Task data ->

__________________________________________________

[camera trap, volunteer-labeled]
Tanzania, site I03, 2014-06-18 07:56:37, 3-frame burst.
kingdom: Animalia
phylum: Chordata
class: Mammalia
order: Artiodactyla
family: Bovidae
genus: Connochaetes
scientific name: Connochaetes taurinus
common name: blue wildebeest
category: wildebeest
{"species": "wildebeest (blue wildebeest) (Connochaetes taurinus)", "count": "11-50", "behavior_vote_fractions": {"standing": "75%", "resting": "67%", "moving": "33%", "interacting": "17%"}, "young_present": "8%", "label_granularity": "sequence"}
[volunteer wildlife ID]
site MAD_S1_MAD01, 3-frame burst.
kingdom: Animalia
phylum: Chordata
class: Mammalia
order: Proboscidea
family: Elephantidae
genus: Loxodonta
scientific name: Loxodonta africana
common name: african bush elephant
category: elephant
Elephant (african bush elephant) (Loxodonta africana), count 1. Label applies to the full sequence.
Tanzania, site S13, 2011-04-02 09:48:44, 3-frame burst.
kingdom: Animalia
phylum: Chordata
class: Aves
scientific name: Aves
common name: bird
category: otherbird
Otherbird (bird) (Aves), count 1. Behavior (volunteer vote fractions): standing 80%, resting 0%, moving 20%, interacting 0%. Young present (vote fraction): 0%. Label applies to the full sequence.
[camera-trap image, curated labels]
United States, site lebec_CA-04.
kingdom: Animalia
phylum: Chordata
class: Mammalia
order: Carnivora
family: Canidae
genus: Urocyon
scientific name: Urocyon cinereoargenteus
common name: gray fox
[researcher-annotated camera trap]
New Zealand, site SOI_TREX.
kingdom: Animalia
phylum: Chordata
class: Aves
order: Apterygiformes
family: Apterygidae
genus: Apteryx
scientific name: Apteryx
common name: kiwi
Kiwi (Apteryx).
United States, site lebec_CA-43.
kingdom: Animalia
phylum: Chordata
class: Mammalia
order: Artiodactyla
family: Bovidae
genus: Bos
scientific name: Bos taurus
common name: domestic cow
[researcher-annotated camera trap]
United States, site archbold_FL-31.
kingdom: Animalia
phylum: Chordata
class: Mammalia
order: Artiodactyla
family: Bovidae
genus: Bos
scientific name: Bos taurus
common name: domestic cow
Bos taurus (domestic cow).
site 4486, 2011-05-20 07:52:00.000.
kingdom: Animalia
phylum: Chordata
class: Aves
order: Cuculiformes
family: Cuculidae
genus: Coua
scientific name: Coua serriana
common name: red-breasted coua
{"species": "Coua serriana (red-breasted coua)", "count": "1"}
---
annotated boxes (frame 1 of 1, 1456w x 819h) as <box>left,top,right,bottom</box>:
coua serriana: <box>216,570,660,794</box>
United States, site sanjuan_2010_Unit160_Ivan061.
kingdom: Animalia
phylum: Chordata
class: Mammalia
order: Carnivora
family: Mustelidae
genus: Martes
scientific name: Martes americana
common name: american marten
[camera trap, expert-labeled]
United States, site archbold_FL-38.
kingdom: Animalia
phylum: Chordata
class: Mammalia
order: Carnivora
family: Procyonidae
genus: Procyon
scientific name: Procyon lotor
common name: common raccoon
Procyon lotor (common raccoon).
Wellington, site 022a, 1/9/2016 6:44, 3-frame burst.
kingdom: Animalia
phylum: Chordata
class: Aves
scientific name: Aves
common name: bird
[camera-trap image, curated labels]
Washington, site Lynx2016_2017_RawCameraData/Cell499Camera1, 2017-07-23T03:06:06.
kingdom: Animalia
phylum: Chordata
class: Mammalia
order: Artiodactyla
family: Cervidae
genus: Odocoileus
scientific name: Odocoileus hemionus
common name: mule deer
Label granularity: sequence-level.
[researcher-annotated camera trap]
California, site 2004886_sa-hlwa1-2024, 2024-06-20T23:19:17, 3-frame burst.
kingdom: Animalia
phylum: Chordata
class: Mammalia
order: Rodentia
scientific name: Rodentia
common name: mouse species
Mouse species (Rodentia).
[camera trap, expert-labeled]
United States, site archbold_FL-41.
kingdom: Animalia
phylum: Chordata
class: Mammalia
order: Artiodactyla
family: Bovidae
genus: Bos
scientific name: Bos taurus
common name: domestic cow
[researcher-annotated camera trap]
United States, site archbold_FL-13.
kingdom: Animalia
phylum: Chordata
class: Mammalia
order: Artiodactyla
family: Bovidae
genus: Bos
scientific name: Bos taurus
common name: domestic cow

__________________________________________________

Exercise aim -> Starting at the top of the records, copy every line exactly.

Result for this exercise ->
[camera trap, volunteer-labeled]
Tanzania, site I03, 2014-06-18 07:56:37, 3-frame burst.
kingdom: Animalia
phylum: Chordata
class: Mammalia
order: Artiodactyla
family: Bovidae
genus: Connochaetes
scientific name: Connochaetes taurinus
common name: blue wildebeest
category: wildebeest
{"species": "wildebeest (blue wildebeest) (Connochaetes taurinus)", "count": "11-50", "behavior_vote_fractions": {"standing": "75%", "resting": "67%", "moving": "33%", "interacting": "17%"}, "young_present": "8%", "label_granularity": "sequence"}
[volunteer wildlife ID]
site MAD_S1_MAD01, 3-frame burst.
kingdom: Animalia
phylum: Chordata
class: Mammalia
order: Proboscidea
family: Elephantidae
genus: Loxodonta
scientific name: Loxodonta africana
common name: african bush elephant
category: elephant
Elephant (african bush elephant) (Loxodonta africana), count 1. Label applies to the full sequence.
Tanzania, site S13, 2011-04-02 09:48:44, 3-frame burst.
kingdom: Animalia
phylum: Chordata
class: Aves
scientific name: Aves
common name: bird
category: otherbird
Otherbird (bird) (Aves), count 1. Behavior (volunteer vote fractions): standing 80%, resting 0%, moving 20%, interacting 0%. Young present (vote fraction): 0%. Label applies to the full sequence.
[camera-trap image, curated labels]
United States, site lebec_CA-04.
kingdom: Animalia
phylum: Chordata
class: Mammalia
order: Carnivora
family: Canidae
genus: Urocyon
scientific name: Urocyon cinereoargenteus
common name: gray fox
[researcher-annotated camera trap]
New Zealand, site SOI_TREX.
kingdom: Animalia
phylum: Chordata
class: Aves
order: Apterygiformes
family: Apterygidae
genus: Apteryx
scientific name: Apteryx
common name: kiwi
Kiwi (Apteryx).
United States, site lebec_CA-43.
kingdom: Animalia
phylum: Chordata
class: Mammalia
order: Artiodactyla
family: Bovidae
genus: Bos
scientific name: Bos taurus
common name: domestic cow
[researcher-annotated camera trap]
United States, site archbold_FL-31.
kingdom: Animalia
phylum: Chordata
class: Mammalia
order: Artiodactyla
family: Bovidae
genus: Bos
scientific name: Bos taurus
common name: domestic cow
Bos taurus (domestic cow).
site 4486, 2011-05-20 07:52:00.000.
kingdom: Animalia
phylum: Chordata
class: Aves
order: Cuculiformes
family: Cuculidae
genus: Coua
scientific name: Coua serriana
common name: red-breasted coua
{"species": "Coua serriana (red-breasted coua)", "count": "1"}
---
annotated boxes (frame 1 of 1, 1456w x 819h) as <box>left,top,right,bottom</box>:
coua serriana: <box>216,570,660,794</box>
United States, site sanjuan_2010_Unit160_Ivan061.
kingdom: Animalia
phylum: Chordata
class: Mammalia
order: Carnivora
family: Mustelidae
genus: Martes
scientific name: Martes americana
common name: american marten
[camera trap, expert-labeled]
United States, site archbold_FL-38.
kingdom: Animalia
phylum: Chordata
class: Mammalia
order: Carnivora
family: Procyonidae
genus: Procyon
scientific name: Procyon lotor
common name: common raccoon
Procyon lotor (common raccoon).
Wellington, site 022a, 1/9/2016 6:44, 3-frame burst.
kingdom: Animalia
phylum: Chordata
class: Aves
scientific name: Aves
common name: bird
[camera-trap image, curated labels]
Washington, site Lynx2016_2017_RawCameraData/Cell499Camera1, 2017-07-23T03:06:06.
kingdom: Animalia
phylum: Chordata
class: Mammalia
order: Artiodactyla
family: Cervidae
genus: Odocoileus
scientific name: Odocoileus hemionus
common name: mule deer
Label granularity: sequence-level.
[researcher-annotated camera trap]
California, site 2004886_sa-hlwa1-2024, 2024-06-20T23:19:17, 3-frame burst.
kingdom: Animalia
phylum: Chordata
class: Mammalia
order: Rodentia
scientific name: Rodentia
common name: mouse species
Mouse species (Rodentia).
[camera trap, expert-labeled]
United States, site archbold_FL-41.
kingdom: Animalia
phylum: Chordata
class: Mammalia
order: Artiodactyla
family: Bovidae
genus: Bos
scientific name: Bos taurus
common name: domestic cow
[researcher-annotated camera trap]
United States, site archbold_FL-13.
kingdom: Animalia
phylum: Chordata
class: Mammalia
order: Artiodactyla
family: Bovidae
genus: Bos
scientific name: Bos taurus
common name: domestic cow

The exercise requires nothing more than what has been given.